Goal —
Reproduce the line that holds "Which item is farthest from (x=95, y=309)" together with all the lines after it up to the end of the entries.

╔══

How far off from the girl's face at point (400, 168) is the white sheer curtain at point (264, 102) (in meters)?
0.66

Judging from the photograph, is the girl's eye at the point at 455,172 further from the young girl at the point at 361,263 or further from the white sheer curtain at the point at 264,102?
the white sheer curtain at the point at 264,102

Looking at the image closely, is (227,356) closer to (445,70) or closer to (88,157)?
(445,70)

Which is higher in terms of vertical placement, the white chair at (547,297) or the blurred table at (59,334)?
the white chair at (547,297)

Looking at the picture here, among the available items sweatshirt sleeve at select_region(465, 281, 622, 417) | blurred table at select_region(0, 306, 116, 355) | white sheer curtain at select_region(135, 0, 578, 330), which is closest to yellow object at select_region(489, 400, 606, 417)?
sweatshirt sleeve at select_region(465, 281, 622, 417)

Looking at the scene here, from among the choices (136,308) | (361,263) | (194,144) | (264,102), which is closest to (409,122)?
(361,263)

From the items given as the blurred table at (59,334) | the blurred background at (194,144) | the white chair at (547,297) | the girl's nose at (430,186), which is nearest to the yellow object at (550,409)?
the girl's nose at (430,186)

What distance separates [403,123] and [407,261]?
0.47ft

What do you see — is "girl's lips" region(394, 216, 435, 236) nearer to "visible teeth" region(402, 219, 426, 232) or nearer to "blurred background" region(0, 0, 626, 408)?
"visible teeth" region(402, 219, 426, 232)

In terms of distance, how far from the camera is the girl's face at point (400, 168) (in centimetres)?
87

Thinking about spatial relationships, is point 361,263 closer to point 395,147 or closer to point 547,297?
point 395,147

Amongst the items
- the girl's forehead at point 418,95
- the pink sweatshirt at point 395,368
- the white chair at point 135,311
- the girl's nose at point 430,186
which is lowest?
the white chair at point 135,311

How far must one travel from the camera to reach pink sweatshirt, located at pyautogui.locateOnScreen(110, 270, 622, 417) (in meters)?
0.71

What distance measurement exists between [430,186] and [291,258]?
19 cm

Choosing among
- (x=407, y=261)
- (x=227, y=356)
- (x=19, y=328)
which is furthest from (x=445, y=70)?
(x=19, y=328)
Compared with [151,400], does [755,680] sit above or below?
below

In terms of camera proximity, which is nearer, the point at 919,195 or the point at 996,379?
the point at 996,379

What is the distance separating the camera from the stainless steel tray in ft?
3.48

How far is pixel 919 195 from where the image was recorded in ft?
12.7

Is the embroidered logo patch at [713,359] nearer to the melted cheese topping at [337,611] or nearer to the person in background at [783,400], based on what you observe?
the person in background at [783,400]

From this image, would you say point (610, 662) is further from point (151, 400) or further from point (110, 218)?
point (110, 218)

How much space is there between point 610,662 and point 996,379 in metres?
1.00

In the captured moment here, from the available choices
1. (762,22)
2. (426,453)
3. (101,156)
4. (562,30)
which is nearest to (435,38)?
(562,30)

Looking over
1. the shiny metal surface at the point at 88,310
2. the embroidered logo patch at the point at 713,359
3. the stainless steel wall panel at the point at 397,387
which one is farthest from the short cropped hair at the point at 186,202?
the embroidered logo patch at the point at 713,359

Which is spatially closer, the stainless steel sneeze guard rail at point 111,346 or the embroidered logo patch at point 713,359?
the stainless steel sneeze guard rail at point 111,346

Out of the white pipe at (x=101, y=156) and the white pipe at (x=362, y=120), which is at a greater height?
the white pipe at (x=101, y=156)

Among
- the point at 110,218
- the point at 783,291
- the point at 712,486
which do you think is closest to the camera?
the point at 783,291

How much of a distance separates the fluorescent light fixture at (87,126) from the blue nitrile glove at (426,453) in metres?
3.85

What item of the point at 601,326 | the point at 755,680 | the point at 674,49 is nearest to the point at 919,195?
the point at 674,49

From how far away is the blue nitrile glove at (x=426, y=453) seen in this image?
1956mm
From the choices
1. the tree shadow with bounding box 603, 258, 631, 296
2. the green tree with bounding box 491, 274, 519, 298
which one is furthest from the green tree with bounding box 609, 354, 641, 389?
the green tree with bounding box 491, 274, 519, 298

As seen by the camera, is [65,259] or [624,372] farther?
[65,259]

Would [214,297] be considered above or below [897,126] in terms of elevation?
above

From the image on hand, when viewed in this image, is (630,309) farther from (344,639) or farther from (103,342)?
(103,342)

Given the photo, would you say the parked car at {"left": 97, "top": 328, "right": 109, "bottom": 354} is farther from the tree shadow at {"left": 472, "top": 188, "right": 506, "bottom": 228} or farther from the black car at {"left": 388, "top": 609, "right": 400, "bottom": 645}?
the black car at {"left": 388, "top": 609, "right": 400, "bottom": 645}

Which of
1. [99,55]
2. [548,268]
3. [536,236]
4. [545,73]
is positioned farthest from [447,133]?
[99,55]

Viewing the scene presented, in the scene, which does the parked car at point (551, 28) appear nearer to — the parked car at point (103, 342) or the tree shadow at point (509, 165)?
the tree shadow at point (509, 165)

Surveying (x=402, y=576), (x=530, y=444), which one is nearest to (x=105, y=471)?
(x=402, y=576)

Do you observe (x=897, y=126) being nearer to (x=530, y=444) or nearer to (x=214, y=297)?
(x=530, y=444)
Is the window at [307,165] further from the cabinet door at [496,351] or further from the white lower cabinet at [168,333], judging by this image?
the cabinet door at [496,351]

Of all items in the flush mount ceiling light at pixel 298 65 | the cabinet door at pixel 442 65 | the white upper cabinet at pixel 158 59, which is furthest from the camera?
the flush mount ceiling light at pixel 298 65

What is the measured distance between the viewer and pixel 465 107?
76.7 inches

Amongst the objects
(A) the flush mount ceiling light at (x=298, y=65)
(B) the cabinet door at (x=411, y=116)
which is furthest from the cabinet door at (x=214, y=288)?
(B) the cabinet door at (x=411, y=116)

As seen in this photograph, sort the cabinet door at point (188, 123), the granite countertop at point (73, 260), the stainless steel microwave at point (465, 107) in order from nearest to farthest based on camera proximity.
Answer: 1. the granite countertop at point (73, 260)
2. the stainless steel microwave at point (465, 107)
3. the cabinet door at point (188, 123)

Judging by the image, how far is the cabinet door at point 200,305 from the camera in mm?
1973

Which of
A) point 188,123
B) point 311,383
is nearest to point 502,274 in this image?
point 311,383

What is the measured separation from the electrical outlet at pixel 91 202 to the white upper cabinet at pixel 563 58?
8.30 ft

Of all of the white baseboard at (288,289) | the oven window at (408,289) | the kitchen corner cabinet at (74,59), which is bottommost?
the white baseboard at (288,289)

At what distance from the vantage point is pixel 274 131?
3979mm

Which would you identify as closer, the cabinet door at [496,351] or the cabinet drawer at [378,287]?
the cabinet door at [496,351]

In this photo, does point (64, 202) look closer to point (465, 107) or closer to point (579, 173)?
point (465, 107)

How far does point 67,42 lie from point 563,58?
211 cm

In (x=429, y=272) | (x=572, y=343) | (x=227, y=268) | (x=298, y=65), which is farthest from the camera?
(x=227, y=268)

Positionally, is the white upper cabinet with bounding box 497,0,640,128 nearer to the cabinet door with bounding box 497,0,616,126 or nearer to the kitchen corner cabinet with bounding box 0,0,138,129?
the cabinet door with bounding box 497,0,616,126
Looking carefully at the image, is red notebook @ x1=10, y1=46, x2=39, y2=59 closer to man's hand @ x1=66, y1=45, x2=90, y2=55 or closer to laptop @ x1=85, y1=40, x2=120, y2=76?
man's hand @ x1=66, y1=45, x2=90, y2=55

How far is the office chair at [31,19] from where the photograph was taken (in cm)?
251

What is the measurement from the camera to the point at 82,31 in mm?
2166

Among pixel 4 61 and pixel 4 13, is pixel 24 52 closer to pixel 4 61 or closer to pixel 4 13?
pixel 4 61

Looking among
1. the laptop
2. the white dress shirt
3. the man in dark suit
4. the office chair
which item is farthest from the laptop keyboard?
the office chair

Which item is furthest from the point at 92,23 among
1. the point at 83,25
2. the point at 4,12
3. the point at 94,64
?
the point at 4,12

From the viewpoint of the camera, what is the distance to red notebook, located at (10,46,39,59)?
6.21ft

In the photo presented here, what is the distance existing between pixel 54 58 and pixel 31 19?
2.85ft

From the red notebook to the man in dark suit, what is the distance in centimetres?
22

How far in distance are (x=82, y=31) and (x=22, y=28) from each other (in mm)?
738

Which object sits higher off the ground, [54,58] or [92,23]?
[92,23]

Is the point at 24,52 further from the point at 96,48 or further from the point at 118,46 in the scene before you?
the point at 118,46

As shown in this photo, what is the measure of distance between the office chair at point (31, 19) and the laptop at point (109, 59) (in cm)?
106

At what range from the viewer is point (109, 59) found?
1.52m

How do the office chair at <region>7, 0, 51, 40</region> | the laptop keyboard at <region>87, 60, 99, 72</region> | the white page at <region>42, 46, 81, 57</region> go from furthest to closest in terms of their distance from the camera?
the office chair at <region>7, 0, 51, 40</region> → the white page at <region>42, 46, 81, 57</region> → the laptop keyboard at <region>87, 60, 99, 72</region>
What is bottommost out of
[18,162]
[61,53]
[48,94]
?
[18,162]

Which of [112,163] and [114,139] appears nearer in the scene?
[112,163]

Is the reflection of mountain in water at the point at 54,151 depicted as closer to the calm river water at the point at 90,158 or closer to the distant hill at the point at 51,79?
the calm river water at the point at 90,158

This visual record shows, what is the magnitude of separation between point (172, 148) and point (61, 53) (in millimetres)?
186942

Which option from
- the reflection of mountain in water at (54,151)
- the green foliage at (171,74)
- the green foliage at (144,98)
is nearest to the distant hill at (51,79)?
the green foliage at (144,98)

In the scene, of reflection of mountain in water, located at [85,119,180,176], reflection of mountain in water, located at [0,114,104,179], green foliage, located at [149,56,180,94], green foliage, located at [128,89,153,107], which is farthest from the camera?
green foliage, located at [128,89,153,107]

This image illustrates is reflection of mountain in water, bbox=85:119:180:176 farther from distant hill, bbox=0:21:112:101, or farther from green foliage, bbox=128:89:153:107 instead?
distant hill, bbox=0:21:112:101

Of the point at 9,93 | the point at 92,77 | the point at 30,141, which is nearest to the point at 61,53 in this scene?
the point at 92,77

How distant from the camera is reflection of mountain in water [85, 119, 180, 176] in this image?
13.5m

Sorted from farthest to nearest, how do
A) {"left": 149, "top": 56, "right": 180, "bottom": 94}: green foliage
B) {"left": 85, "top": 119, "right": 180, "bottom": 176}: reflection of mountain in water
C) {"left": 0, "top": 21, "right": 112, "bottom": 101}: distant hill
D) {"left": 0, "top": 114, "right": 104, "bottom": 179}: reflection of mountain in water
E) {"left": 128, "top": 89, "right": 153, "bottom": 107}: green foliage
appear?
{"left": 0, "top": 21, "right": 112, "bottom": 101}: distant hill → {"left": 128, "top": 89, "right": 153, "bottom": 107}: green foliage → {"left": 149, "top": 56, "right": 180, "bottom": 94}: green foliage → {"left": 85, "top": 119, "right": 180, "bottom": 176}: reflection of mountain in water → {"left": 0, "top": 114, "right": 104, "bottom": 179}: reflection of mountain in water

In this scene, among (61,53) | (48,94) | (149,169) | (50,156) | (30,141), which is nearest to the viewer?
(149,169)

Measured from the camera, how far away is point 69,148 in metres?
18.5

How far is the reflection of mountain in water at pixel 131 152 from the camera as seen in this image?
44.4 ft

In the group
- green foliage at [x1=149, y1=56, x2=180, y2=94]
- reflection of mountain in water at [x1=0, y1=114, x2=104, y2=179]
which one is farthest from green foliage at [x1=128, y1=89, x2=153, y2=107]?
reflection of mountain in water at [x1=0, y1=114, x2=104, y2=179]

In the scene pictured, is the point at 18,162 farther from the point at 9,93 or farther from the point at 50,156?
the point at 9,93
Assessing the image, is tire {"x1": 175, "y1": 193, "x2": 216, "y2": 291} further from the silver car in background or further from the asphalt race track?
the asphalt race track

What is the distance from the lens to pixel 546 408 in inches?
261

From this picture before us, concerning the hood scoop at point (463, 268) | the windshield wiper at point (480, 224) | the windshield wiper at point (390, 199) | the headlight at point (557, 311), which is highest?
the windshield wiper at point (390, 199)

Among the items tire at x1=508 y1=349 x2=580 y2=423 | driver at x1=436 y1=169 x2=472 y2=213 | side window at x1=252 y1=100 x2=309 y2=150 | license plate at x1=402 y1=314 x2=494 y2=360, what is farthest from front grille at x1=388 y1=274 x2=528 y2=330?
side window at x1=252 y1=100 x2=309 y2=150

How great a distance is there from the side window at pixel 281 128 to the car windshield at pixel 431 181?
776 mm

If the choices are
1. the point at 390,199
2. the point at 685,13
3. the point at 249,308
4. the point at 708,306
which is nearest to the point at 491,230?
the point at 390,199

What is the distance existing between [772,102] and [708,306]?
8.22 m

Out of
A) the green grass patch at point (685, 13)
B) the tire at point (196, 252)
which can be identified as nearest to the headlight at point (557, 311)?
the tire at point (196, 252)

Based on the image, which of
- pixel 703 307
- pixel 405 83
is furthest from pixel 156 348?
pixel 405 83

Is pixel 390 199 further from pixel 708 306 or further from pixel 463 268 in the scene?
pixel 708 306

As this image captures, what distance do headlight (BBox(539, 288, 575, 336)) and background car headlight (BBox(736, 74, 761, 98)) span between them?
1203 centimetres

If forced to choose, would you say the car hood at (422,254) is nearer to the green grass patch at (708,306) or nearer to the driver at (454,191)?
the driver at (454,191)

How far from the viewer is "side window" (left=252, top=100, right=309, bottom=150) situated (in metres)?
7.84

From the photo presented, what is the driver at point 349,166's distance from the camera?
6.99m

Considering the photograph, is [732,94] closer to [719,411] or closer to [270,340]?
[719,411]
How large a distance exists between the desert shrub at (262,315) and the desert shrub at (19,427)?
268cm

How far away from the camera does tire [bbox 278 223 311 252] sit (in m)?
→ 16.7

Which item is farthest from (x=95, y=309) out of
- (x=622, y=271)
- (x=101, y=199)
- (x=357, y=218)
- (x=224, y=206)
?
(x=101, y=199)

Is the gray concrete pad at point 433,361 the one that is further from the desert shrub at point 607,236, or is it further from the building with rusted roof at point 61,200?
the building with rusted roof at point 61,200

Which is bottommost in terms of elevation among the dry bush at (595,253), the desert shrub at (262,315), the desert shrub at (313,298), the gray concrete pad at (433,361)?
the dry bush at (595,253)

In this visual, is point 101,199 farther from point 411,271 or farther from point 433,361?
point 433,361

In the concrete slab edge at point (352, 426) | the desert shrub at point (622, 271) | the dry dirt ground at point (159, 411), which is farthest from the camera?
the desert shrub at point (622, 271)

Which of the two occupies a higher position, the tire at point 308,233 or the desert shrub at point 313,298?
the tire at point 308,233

╚══

Full solution —
Which item is farthest from (x=95, y=309) out of
- (x=622, y=271)
- (x=101, y=199)
- (x=357, y=218)
- (x=224, y=206)
?
(x=101, y=199)

Is the gray concrete pad at point 433,361 the one that is further from the desert shrub at point 607,236, or is it further from the building with rusted roof at point 61,200?
the building with rusted roof at point 61,200

Which is bottommost in terms of elevation among the dry bush at (595,253), the desert shrub at (262,315), the desert shrub at (313,298), the gray concrete pad at (433,361)?
the dry bush at (595,253)

In this visual, is point 101,199 farther from point 411,271 or farther from point 433,361?
point 433,361

In the concrete slab edge at point (352, 426) | the desert shrub at point (622, 271) | the dry dirt ground at point (159, 411), which is farthest from the camera?
the desert shrub at point (622, 271)

Which of the two occupies a higher position, the tire at point 308,233 or the desert shrub at point 313,298?
the tire at point 308,233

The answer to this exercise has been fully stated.